Graph pattern learning for link prediction   Learning supervised heuristics (graph patterns) has been studied for link prediction in simple graphs. Zhang and Chen (2017) proposes Weisfeiler-Lehman Neural Machine (WLNM), which learns graph structure features using a fully-connected neural network on the subgraphs’ adjacency matrices. Later, they improve this work by replacing the fully-connected neural network with a GNN and achieves state-of-the-art link prediction results (Zhang and Chen, 2018). Our work generalizes this line of research to predicting labeled links in bipartite graphs.

Appendix B More Visualization Results

Here we show the visualization results for the other three datasets: Douban, YahooMusic and MovieLens, in Figure 4, 5 and 6, respectively. As we can see, high-score and low-score subgraphs show vastly different patterns in every dataset.

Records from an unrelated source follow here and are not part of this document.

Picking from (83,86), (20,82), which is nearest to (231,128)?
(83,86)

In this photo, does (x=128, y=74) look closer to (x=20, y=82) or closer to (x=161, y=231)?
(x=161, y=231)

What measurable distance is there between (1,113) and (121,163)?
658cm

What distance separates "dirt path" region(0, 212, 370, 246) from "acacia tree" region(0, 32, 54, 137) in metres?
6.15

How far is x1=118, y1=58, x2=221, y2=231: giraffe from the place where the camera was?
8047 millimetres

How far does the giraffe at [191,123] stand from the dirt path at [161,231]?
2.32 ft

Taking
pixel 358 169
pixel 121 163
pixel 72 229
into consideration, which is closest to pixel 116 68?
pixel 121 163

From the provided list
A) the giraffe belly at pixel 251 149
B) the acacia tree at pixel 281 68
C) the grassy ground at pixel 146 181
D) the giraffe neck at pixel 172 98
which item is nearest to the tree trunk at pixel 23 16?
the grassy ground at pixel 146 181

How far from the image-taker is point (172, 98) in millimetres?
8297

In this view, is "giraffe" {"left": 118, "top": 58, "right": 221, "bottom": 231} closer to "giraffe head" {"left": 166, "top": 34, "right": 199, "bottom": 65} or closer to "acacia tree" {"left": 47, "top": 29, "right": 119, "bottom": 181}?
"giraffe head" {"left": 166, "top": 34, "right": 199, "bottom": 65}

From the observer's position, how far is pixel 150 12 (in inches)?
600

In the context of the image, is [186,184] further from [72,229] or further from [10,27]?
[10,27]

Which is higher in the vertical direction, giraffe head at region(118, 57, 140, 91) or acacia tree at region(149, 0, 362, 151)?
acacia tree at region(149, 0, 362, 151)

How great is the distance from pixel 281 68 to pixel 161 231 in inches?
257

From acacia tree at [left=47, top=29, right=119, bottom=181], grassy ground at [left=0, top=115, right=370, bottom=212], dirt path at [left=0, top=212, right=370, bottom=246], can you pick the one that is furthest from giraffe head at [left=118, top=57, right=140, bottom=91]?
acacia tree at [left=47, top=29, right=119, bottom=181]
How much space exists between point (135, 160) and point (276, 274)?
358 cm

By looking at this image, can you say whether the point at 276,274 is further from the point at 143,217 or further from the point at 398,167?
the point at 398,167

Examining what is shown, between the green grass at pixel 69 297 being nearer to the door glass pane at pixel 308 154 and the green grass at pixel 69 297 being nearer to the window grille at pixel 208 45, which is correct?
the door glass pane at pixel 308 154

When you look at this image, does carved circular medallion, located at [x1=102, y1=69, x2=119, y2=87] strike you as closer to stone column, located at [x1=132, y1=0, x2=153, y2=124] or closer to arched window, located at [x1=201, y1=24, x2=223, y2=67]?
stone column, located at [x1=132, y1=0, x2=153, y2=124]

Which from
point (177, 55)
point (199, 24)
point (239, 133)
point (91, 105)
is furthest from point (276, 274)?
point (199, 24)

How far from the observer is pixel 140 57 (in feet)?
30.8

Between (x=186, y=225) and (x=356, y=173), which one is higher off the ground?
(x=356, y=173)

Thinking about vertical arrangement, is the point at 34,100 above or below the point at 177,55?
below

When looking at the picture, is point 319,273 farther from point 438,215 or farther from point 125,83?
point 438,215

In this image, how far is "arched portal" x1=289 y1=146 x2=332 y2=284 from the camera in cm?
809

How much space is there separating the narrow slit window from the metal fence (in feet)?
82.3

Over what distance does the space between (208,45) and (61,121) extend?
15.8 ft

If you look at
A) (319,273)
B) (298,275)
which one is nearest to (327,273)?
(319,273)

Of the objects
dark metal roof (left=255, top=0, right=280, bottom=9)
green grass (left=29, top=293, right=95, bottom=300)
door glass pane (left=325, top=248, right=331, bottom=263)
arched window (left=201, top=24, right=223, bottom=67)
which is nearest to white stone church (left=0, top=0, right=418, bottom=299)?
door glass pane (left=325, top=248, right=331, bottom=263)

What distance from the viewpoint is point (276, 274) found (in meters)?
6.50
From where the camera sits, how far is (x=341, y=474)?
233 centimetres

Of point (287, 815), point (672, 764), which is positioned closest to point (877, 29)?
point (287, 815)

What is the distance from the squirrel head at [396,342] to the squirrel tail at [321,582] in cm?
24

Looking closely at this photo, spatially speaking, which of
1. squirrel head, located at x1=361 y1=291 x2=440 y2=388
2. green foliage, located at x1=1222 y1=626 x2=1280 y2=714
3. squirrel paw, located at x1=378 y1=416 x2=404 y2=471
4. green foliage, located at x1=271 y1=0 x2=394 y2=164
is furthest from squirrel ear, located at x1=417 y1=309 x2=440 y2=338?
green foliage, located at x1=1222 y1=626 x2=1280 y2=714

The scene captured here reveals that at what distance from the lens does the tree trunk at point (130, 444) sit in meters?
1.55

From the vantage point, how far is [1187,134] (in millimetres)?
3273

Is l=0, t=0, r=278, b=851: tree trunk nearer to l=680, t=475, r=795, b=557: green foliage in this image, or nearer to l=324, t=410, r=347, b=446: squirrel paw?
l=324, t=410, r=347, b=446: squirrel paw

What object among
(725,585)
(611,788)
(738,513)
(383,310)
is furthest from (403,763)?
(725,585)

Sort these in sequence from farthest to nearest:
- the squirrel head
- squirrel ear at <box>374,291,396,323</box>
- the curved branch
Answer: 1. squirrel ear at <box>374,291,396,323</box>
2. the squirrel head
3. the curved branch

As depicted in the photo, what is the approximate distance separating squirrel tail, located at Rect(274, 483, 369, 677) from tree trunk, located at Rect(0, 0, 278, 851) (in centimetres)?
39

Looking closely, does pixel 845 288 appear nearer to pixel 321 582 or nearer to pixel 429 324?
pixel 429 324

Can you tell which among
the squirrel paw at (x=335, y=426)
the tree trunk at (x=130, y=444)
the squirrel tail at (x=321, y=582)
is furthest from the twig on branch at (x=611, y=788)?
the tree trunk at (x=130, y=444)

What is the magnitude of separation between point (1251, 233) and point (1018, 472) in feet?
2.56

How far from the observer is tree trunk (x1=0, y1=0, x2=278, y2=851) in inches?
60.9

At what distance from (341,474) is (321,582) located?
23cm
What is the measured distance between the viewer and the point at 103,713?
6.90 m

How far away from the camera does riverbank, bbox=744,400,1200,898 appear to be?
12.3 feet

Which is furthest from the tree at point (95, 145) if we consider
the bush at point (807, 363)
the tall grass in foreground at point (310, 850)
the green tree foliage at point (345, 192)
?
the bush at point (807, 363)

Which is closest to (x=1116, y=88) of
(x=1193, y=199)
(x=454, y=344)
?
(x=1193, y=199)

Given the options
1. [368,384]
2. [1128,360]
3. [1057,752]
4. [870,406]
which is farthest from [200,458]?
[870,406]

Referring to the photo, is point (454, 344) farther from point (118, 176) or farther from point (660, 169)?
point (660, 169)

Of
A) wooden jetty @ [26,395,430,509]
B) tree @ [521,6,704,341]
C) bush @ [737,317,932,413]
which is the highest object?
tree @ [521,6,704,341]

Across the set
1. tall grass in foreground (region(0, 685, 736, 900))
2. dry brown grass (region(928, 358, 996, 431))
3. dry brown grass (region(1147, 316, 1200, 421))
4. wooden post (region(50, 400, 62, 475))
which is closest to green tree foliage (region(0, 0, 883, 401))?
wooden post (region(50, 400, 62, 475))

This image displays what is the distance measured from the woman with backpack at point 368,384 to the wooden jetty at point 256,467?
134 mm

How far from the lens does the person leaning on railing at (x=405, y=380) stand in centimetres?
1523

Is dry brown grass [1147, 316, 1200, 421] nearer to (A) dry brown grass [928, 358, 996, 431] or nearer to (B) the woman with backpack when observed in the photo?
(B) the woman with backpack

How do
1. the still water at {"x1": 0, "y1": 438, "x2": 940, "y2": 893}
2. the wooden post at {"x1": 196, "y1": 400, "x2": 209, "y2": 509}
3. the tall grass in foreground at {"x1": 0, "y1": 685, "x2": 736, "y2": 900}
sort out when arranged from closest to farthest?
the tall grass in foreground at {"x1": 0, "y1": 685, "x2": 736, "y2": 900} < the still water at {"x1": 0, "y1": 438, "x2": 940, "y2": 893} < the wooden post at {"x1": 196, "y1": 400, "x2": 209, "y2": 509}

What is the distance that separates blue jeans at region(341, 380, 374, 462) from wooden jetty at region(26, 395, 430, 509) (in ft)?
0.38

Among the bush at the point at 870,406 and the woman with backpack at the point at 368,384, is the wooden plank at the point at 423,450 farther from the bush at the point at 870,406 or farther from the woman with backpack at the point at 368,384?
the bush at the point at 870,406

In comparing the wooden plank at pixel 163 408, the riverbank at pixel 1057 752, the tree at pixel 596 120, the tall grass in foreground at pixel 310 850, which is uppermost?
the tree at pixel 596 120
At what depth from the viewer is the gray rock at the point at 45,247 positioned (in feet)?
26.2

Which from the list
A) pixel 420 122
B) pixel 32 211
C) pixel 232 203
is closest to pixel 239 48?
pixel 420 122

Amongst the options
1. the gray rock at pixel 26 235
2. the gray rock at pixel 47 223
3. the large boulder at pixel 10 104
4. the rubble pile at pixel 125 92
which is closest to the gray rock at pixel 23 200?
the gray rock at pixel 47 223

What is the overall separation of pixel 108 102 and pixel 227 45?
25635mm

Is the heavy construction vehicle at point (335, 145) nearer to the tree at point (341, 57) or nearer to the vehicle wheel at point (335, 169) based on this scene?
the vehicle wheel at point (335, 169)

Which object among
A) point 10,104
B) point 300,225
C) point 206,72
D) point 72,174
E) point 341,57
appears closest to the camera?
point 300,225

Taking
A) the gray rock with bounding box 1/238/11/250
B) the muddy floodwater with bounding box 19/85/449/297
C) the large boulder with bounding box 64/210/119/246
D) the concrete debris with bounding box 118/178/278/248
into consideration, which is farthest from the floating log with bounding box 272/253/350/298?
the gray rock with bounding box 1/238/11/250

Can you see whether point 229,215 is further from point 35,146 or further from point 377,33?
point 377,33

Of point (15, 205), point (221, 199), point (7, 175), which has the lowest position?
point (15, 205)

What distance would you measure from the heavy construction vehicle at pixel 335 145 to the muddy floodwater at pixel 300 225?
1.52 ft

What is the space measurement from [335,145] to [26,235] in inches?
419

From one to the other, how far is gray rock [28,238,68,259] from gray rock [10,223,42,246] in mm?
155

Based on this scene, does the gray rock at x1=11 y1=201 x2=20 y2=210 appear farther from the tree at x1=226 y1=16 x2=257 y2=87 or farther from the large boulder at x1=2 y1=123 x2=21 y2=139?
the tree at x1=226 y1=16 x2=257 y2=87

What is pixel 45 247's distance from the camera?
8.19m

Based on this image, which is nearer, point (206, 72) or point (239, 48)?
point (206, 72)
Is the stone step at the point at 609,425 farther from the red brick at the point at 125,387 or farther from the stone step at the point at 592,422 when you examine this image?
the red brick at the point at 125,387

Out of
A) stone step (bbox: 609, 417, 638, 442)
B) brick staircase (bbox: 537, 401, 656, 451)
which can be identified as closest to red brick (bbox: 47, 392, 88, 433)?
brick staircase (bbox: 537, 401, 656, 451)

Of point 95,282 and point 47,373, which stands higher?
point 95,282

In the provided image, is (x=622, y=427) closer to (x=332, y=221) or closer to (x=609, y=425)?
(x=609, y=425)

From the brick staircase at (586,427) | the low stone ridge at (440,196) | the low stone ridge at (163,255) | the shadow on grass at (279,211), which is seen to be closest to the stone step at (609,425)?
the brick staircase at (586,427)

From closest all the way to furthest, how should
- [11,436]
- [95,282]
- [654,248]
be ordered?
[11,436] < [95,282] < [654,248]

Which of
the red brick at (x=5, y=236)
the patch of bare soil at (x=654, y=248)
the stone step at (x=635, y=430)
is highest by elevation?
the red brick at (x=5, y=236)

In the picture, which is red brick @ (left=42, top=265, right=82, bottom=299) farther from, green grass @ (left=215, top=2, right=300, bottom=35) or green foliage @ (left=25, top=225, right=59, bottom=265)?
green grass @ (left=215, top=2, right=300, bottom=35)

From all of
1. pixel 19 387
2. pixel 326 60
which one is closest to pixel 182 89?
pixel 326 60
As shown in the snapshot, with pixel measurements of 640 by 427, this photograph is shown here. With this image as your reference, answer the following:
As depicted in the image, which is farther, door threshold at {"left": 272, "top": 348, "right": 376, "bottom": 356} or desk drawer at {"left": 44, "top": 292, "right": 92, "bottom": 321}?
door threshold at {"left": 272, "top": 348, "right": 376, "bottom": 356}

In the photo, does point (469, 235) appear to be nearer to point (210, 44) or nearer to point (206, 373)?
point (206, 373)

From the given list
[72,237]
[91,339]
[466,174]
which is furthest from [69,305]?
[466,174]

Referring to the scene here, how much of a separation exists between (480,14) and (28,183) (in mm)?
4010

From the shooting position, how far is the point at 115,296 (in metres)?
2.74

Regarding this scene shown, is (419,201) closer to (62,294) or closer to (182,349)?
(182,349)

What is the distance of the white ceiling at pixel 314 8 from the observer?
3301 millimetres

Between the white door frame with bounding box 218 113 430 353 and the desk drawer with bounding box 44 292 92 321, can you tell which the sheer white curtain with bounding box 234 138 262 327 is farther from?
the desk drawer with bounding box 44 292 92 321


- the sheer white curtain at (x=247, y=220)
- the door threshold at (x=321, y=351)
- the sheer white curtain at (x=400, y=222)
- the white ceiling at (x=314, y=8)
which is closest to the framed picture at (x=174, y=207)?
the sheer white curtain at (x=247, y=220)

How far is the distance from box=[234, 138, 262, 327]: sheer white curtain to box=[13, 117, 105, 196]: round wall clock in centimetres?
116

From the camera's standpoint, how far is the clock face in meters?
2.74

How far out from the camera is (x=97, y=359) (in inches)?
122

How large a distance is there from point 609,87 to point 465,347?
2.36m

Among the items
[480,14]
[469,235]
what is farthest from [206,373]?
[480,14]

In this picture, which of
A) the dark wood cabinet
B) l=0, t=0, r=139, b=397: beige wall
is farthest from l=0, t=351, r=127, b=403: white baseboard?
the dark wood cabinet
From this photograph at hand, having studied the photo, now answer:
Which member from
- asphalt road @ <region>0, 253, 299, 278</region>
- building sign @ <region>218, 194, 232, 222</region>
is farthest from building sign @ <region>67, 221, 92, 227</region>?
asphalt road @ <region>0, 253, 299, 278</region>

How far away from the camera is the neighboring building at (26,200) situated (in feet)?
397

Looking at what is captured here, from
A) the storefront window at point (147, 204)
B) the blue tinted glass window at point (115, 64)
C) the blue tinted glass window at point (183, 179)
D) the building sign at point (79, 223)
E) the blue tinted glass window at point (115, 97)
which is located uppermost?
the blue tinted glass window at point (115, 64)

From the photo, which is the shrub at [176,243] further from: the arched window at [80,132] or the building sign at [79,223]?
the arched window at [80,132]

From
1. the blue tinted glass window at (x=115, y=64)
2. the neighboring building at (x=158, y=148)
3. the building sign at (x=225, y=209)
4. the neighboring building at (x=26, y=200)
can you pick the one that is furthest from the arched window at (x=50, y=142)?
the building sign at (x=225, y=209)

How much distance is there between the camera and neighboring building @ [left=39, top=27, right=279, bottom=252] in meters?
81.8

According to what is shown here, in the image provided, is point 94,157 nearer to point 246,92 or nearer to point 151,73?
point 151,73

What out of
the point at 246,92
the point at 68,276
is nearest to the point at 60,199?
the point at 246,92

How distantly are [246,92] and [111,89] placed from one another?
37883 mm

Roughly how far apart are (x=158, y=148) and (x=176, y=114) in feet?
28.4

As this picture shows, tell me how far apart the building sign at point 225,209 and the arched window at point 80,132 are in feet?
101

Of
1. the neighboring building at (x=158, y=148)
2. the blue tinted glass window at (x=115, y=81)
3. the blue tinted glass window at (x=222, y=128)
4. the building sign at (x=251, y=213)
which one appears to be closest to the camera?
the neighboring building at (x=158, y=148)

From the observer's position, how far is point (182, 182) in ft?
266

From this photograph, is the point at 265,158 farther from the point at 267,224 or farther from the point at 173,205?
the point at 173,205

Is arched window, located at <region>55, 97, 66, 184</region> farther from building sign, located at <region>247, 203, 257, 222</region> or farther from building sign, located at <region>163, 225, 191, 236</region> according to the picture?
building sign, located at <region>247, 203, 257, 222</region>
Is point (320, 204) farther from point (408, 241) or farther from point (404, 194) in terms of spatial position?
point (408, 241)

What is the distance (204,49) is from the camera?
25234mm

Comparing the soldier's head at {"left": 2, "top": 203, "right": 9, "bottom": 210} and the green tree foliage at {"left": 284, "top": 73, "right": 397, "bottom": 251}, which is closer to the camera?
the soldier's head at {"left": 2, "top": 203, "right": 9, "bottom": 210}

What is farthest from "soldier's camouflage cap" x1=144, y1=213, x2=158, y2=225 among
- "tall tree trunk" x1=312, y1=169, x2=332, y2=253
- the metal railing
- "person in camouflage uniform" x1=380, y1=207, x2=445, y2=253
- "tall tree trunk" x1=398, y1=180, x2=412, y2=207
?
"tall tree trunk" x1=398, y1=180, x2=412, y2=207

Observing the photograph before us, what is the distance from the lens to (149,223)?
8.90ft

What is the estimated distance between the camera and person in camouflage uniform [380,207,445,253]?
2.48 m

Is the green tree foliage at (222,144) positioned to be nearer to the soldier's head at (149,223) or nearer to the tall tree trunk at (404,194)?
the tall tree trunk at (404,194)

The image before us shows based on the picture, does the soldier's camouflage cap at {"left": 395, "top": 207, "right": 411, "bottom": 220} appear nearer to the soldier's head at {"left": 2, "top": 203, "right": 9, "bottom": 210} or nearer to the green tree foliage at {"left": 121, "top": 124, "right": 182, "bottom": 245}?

Figure 4. Top 5 and bottom 5 are the testing enclosing subgraphs in Douban with the highest and lowest predicted ratings, respectively. For each subgraph, red nodes in the left are users; blue nodes in the right are items; the predicted rating is shown below it. The bottom red and blue nodes are the target user and item. We visualize edge ratings using the color map shown in the right. Higher ratings are redder.
Figure 5. Top 5 and bottom 5 are the testing enclosing subgraphs in YahooMusic with the highest and lowest predicted ratings, respectively.
Figure 6. Top 5 and bottom 5 are the testing enclosing subgraphs in MovieLens with the highest and lowest predicted ratings, respectively.